Australian Senator Peter Whish-Wilson welcomed the result as a victory, commending plain packaging as an effective public policy tool. However, he cautioned that Australia is not free from similar challenges by foreign corporations under ISDS mechanisms contained in its trade and investment agreements with China, Korea, and the United States. “ISDS is the Damocles Sword hanging over Australia’s sovereignty and our right to legislate in the public interest,” he said. The Senator also indicated that the successful defence against Philip Morris reportedly cost Australian taxpayers US$35 million.
European Commission gives in to pressures for increased transparency of TTIP texts
All 751 Members of the European Parliament (MEP) will have comprehensive access to all confidential documents relating to TTIP negotiations. The Parliament announced the agreement with the European Commission on December 2, 2015, after 11 months of negotiations. Under the operational arrangements, MEPs will be able to read the restricted “consolidated texts”—which reflect EU and U.S. compromises—in a secure reading room at the European Parliament, as well as take handwritten notes.

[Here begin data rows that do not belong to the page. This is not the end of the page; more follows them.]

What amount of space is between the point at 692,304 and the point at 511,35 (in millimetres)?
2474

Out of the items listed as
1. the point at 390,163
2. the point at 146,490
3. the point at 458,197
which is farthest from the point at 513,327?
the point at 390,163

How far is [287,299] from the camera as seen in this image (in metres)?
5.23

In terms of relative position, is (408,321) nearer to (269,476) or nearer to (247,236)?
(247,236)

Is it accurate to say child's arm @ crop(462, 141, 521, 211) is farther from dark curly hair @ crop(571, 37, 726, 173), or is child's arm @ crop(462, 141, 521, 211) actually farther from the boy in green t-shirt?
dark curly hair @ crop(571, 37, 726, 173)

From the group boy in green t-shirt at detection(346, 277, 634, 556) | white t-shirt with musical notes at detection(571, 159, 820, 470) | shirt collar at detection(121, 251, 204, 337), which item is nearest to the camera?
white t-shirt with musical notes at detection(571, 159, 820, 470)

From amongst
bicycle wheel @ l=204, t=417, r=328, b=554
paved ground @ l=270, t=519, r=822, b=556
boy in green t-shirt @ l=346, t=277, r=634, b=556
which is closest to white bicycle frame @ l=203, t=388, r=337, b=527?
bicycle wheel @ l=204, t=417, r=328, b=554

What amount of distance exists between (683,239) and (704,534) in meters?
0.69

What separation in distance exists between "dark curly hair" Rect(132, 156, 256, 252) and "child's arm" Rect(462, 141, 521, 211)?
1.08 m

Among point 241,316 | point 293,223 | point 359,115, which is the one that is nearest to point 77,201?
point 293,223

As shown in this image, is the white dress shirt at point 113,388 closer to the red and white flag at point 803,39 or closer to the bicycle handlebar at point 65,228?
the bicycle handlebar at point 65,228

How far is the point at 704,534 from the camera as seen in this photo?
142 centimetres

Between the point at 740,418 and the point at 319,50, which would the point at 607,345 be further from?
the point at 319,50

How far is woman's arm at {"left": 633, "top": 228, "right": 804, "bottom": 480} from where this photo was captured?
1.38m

On December 4, EU Trade Commissioner Cecilia Malmström announced that reading rooms would be established in the capitals of all 28 EU Member States to allow national members of Parliament (MPs) to analyze the consolidated texts. The announcement was made as the Commissioner spoke to the President of the German Bundestag, Norbert Lammert, addressing the requests he had made in 2015 for access to the documents by German MPs.
A week before the two announcements, The Guardian had obtained documents allegedly revealing that the Commission had given U.S. oil company ExxonMobil access to confidential EU strategies in TTIP negotiations. The Commission denied the allegations.